Walking up and down one incline to the next, we're on a mission. Rumored that this particular area features restaurants specializing in dog meat, from barbecue to soup. We finally find a restaurant that looks promising. "Big Dog" restaurant with paw prints on the window and door, this has to be it. We go in, sit down and look at the only Korean menu. While we wait for our server, we comment on the horrific stench inside. Finally the waiter comes over, greets us and asks what we'd be having. In Korea, we ask her if they have Kae go gi? Looking disgusted, she tells us "No." We leave, laughing at how unmistakably coincidental it was for that restaurant to not be a dog restaurant.
So the hunt continues, but by this point, we're starving! Finally, we come upon this putrid smell leaking from a small, fluorescently lit eatery. We cautiously walk inside and are greeted with what seems like disgusted, and judging glares. One of the guys in our small group asks the owner if they serve dog. She says yes and seats us at a stove top table.
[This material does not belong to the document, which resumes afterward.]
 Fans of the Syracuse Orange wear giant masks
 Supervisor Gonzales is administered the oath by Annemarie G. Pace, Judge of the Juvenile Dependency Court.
The smell is almost unbearable. Not even one I can accurately describe. Somewhere between something unbelievably sour and spoiled meat. I'm getting nauseated now just trying to remember it. Never quite adjusting to the stench, I decide to still go through with it.
Even as a dog lover, I've always wanted to try this dish unique to Korea ever since I learned about it. So here it is. In the dog days of summer the six of us all foreign to South Korea are going to finally indulge in boshin tang.
The cook comes to our table, both hands full of a different cut of dog meat inquiring to which we'd prefer. Virginia, the Australian girl, freaks out and backs out, deciding she just can't go through with it!
Then the cook brings out a large table top pot and sets it to a boil in front of us. Some sort of broth with onions, scallions, garlic and some other vegetables are already inside. Then as that cooks, the lady cuts apart Lassie next to us and adds it to the boiling mixture. Much like a witch over a boiling cauldron, she says several foreign words as she adds and adds ingredients to her potion. Finally, she adds some strange, milky liquid and she's done! This last step is what really grossed us out; even more so than the wreaking stench and the dog meat!
Now, its time to try this cruel concoction. We serve ourselves and mentally prepare as we blow cool the first bite. Surprisingly delicious, it tastes much like roast beef. The meat was striated and came apart like some types of cooked pork. The broth was my favorite part. It was satiated and hearty; a great soup, I imagine, in the winter time.
Finally, we decided we couldn't have anymore and agreed it probably wasn't a good idea to ask for a doggy bag. We paid and left. Never to return again. Our strange experience behind us. Happy I tried, certainly won't make it habit, and praying that all dogs do go to heaven.